Stimulus & Response (or, Pavlov FTW)
Bikham makes a distinction between cause and effect and stimulus and response, which is “cause and effect made more specific” (Bikham).
Yes, dear writer, even readers need treats.
Stimulus: Event, dialogue, or action that sets the character in motion. Note – this is external.
Response: the character’s reaction to the stimulus.
On this week’s episode, Kim illustrates stimulus and response with Hitchhiker’s guide to the Galaxy, a ridiculous romp through space, as an example. Even though the main character survives the demolition of Earth and the second worst poetry in the galaxy, all in a bath towel, Adams’ still maintains the “gravity” of events through stimulus and response.
Internalization & Background (or, why Walking Dead sucks now)
Background: an explanation of a stimulus or response so it makes sense why it happened.
Internalization: the thoughts and feelings of a character before they respond to the stimulus, which explains the response they’re going to have.
Micro-cosom in Action: Jack London's Call of the Wild
Renee diagrammed a scene from Call of the Wild to illustrate how cause and effect works in a story in terms of stimulus, response, internalization, and background.
But Spitz, cold and calculating even in his supreme moods (background for later stimulus), left the pack and cut across a narrow neck of land where the creek made a long bend around (stimulus). Buck did not know of this (background for later response), and as he rounded the bend, the frost wraith of a rabbit still flitting before him, he saw another and larger frost wraith leap from the overhanging bank into the immediate path of the rabbit (stimulus). It was Spitz. Buck did not cry out (response). He did not check himself, but drove in upon Spitz, shoulder to shoulder (more response), so hard that he missed the throat (background/justification). They rolled over and over in the powdery snow (stimulus).

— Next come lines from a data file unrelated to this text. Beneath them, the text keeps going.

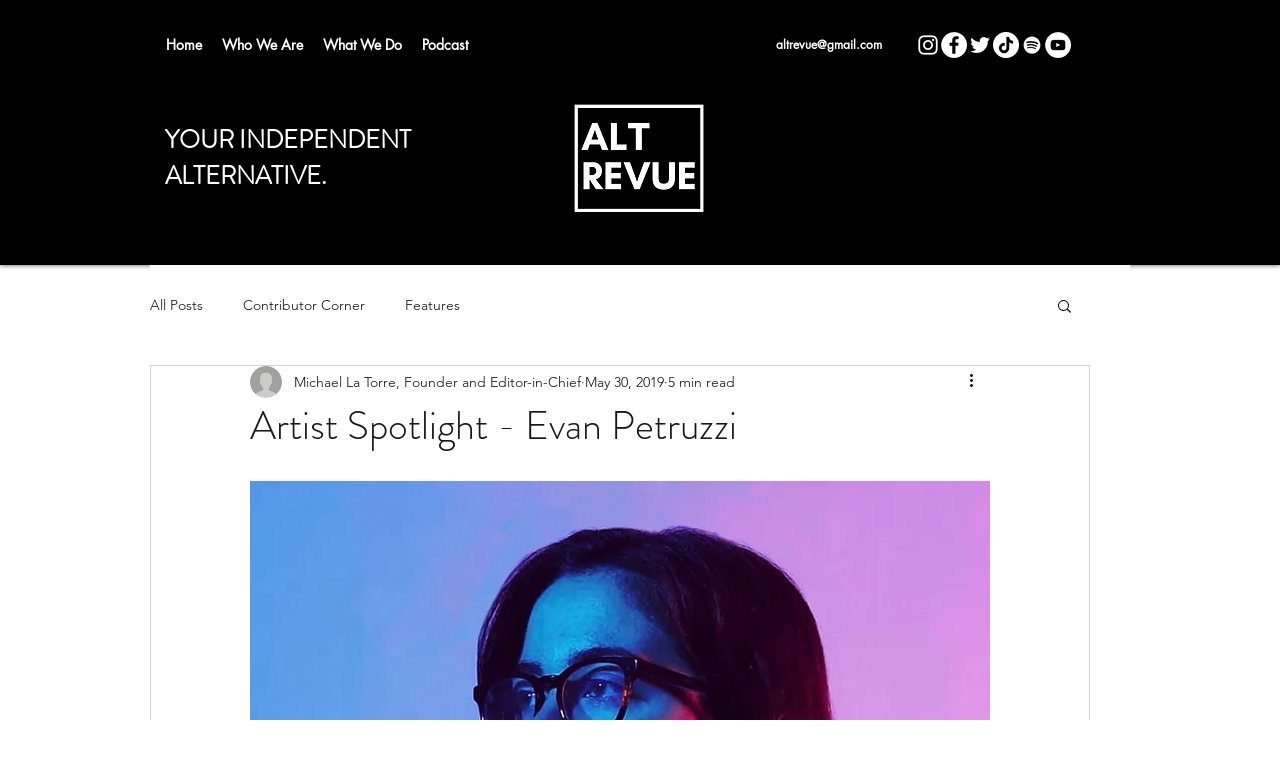

--- FILE ---
content_type: text/html; charset=utf-8
request_url: https://www.google.com/recaptcha/api2/aframe
body_size: 258
content:
<!DOCTYPE HTML><html><head><meta http-equiv="content-type" content="text/html; charset=UTF-8"></head><body><script nonce="DTYAg47JjHSnI0MNcDj1eA">/** Anti-fraud and anti-abuse applications only. See google.com/recaptcha */ try{var clients={'sodar':'https://pagead2.googlesyndication.com/pagead/sodar?'};window.addEventListener("message",function(a){try{if(a.source===window.parent){var b=JSON.parse(a.data);var c=clients[b['id']];if(c){var d=document.createElement('img');d.src=c+b['params']+'&rc='+(localStorage.getItem("rc::a")?sessionStorage.getItem("rc::b"):"");window.document.body.appendChild(d);sessionStorage.setItem("rc::e",parseInt(sessionStorage.getItem("rc::e")||0)+1);localStorage.setItem("rc::h",'1769070527762');}}}catch(b){}});window.parent.postMessage("_grecaptcha_ready", "*");}catch(b){}</script></body></html>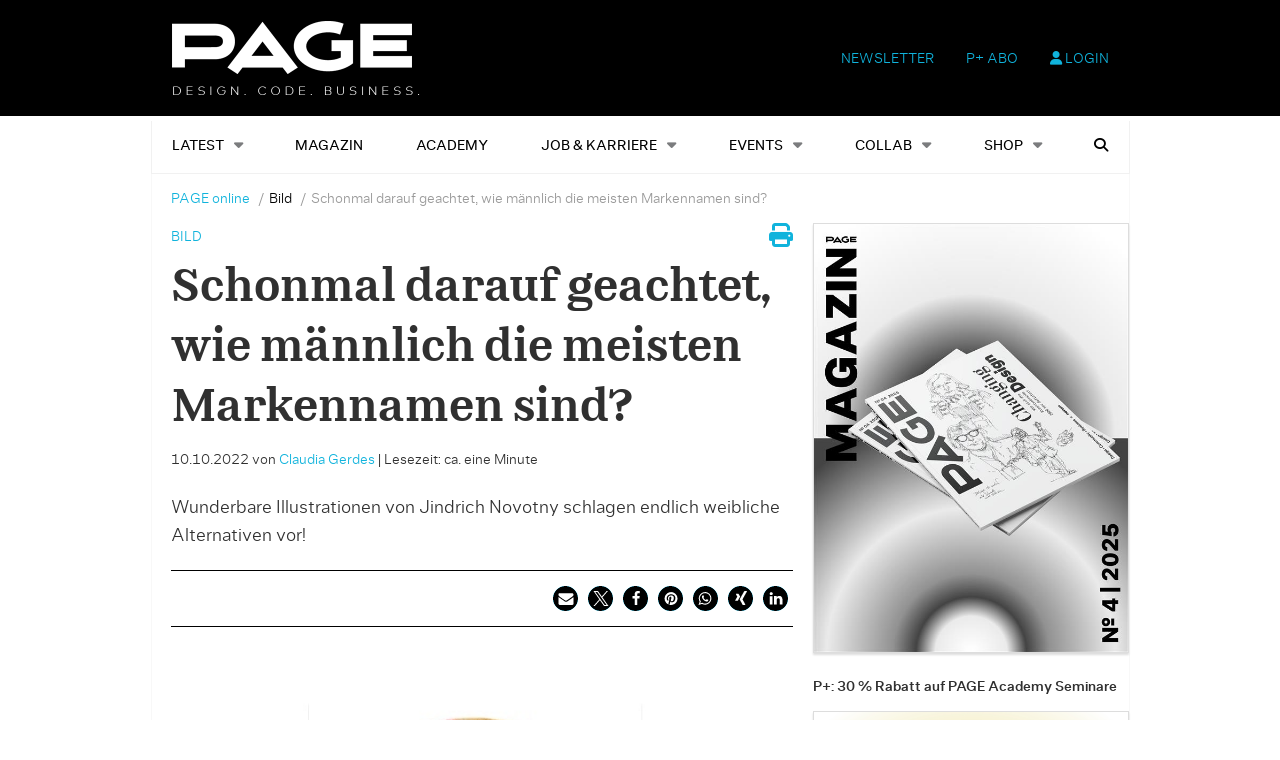

--- FILE ---
content_type: text/javascript
request_url: https://page-online.de/app/plugins/ebner-essentials/application/modules/newsletter/assets/js/newsletter.min.js?ver=2020-05-11%27%20defer=%27defer
body_size: 459
content:
/**
 * Feature Name: Newsletter Frontend Scripts
 * Version:      2019-04-16
 * Author:       Daniel Grenzmann Ebner Media GmbH & Ko. KG
 * Author URI:   https://www.ebnermedia.de
 * Licence:      GPLv3
 */
!function(a){var b={initForms:function(){a(".dm-newsletter-all").each(function(b){var c=a(this).find(".newsletter_ids_string"),d=a(this).find(".nl-selection-error"),e=a(this).find(".nl-id");e.each(function(b){a(this).on("change",function(b){b.preventDefault(),d.fadeOut();var f=[];e.each(function(b){a(this).is(":checked")&&f.push(a(this).data("newsletter-id"))}),c.val(f.join(","))})}),a(this).on("submit",function(a){0===c.val().length?(a.preventDefault(),d.fadeIn()):d.fadeOut()})})}},c={setCookie:function(){if(-1!==window.location.search.indexOf("utm_medium=email")){var a=new Date;a.setTime(a.getTime()+2592e6);var b="expires="+a.toUTCString();document.cookie="is_nl_subscriber=true;"+b+";path=/"}}};a(document).ready(function(a){b.initForms(),c.setCookie()})}(jQuery);
//# sourceMappingURL=newsletter.min.js.map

Continuing the Conversation: Experimental Novel Forms
Although cause and effect are basic structures of scene and story, how an author tackles the physics of a story can be experimental and radical in scope. The first experimental novel, according to scholars, was Laurence Sterne’s The Life and Opinions of Tristam Shandy (1759). Inspired by the metaphysical poets and John Locke’s essays, Sterne turned narrative on its head with graphics (a full black page to show mourning for the death of a character) and extensive backgrounds and internalizations (readers don’t even learn the main character’s backstory until the third volume). The story spans nine volumes.
In 1910 – 1920, the beginning of the Modernist movement, experimental forms flourished. During this period, we get James Joyce’s Ulysses, Gertrude Stein’s Tender Buttons, and T.S. Eliot’s prose and poetry. Just like in Absurdist plays, novelists from other literary movements, such as Dadaist and Surrealist, pushed the novel’s narrative boundaries. One such author, F.T. Marinetti, wrote a novel as a “sound poem” called Zang Tumb Tumb.
In the twenty first century, new forms, such as electronic literature, have emerged, namely Patricia Lockwood’s novel, No One is Talking About This. Composed entirely on an iPhone, the novel utilizes hypertext and code.
A Tribute: Douglass Adams
Douglas Adams (1952 – 2001) was a British science fiction author, essayist, and radio drama producer. His most famous work, The Hitchhiker’s Guide to the Galaxy (also a favorite of Kim and Renee), started as a BBC radio comedy but was later developed into a “trilogy” of six books. Famous for his humor and wit, he even wrote a sketch for Monty Python’s Flying Circus and three episodes of Doctor Who. A champion of the environment, he once hiked Mt Kilimanjaro in a rhino suit for charity. Richard Dawkins dedicated The God Delusion to Adams, who once proclaimed himself a “radical atheist” because he “really meant it.”